To more directly investigate the potential relation of DITs and biochemically defined lipid rafts we examined thin sections of microvilli immunogold labeled for alkaline phosphatase, a GPI-anchored enzyme residing in the raft domains of microvillar membranes (Danielsen Citation1995) and which furthermore has been shown by others to localize to DITs in a synthetic model membrane system (Saslowsky et al. Citation2002). The alkaline phosphatase strikingly localized to specific sites on the microvillar membrane showing that biochemically defined raft domains are organized in a qualitatively similar fashion to DITs. Although technical limitations hindered the examination of membrane thickness on the immunogold labeled samples our data demonstrate that heterogeneous microdomains distinguished both by membrane morphology and protein composition decorate the brush border membrane of the enterocyte.
Methods
Electron microscopy
Small pieces of pig small intestines were fixed in 3% glutaraldehyde and 2% paraformaldehyde in 0.1 M sodium phosphate buffer, pH 7.2, for 30 min at 4°C. After a wash in 0.1 M sodium phosphate buffer, pH 7.2, the pig small intestines were postfixed in 1% osmium tetroxide in 0.1 M sodium phosphate buffer, pH 7.2, for 1 h at 0°C and subsequently dehydrated in ethanol and embedded in Epon according to standard procedures (Danielsen Citation1995, Hansen et al. Citation2001). Ultrathin Epon sections were cut on an LKB Ultrotome III ultramicrotome and collected on grids previously rinsed in 20% acetic acid, 99% ethanol and water. The sections were stained in 1% uranyl acetate in water and in lead citrate and finally examined in a Zeiss EM 900 electron microscope equipped with a Mega View II camera. The staining of the specimen with osmium tetroxide serves a two-fold purpose: (i) Fixation of phospholipid material, and (ii) heavy atom labelling of phospholipid headgroups (Palade Citation1952, Silva et al. Citation1968). The latter is required for visualization and accurate identification of inner and outer leaflets. The applied staining protocol ensures that the osmiumtetroxide diffuses through the entire thin section (Hopwood Citation1970, Hayat Citation2000).
Immunogold labeling
Immunogold labeling of ultrathin Epon sections was performed as previously described (Hansen et al. Citation1992). Briefly, the sections were incubated overnight at 4°C and for 1 h at room temperature with rabbit anti-aminopeptidase N (Hansen et al. Citation1992) and sheep anti-alkaline phosphatase (Abcam), respectively. The sections were then treated with sheep anti-rabbit antibodies (Sigma-Aldrich) conjugated to 7 nm gold particles prepared according to Slot and Geuze (Citation1985) and to gold-conjugated (5 nm) protein G (Sigma-Aldrich), respectively. The sections were examined after staining in 1% uranyl acetate in water for 2 min. and in lead citrate for 30 s.
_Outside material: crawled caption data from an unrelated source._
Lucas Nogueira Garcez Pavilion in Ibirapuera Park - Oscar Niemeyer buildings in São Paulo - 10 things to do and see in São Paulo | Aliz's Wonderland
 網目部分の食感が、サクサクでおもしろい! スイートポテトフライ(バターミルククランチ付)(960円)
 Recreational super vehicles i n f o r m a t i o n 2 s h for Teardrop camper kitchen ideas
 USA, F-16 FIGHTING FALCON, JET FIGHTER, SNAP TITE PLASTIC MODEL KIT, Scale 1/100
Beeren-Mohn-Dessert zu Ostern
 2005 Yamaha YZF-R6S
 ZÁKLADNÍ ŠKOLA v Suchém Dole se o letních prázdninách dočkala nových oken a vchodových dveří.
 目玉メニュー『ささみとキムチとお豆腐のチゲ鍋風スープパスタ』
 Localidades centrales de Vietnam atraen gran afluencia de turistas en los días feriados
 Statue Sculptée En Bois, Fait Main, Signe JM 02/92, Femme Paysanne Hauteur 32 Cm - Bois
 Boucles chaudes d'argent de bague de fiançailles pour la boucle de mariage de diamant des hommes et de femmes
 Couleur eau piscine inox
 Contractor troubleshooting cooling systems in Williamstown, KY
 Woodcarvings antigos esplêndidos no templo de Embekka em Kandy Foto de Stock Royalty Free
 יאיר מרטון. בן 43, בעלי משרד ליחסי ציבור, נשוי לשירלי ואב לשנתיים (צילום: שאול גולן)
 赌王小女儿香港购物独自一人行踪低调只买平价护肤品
Analysis of membrane thickness
Membrane thickness was analyzed using custom programmed software written in Igor Pro version 6.0 (Wavemetrics, Lake Oswego, OR, USA). The software conducted several steps of analysis: To locate positions of both inner and outer leaflets several line profiles were analyzed. This was performed by selecting a segment of the membrane for analysis. Within this selection line profiles were automatically created and analyzed for intensity minima from which coordinates of leaflet positions were obtained. On the basis of these data, traces of inner and outer leaflets were constructed. The headgroup-to-headgroup thickness along the membrane was then calculated by simple geometrical equations based on relative leaflet positions. A more detailed description of the custom-made image analysis software can be found in the Supplementary Material (available online).
Results and discussion
Ultrastructural imaging of small intestinal enterocytes
shows the apical part of an enterocyte. In measuring membrane thickness it is important to avoid artifacts caused by an asymmetric projection through the Epon section. For this reason we only selected images of microvilli cut in a plane normal to the cylinder axis, as shown in . The microvilli thus appear as circular structures on the electron micrograph but they are easily distinguished by the presence of the supporting actin filament in their core. The characteristic meandering shape (), identifies the basolateral membrane. In the case of the basolateral membrane only the planar regions exhibited an adequate signal-to-noise ratio to permit thickness examination. The more blurry appearance of the kinks most likely reflects that these regions of the membrane are curved in the third dimension as well, i.e., along the axis of projection.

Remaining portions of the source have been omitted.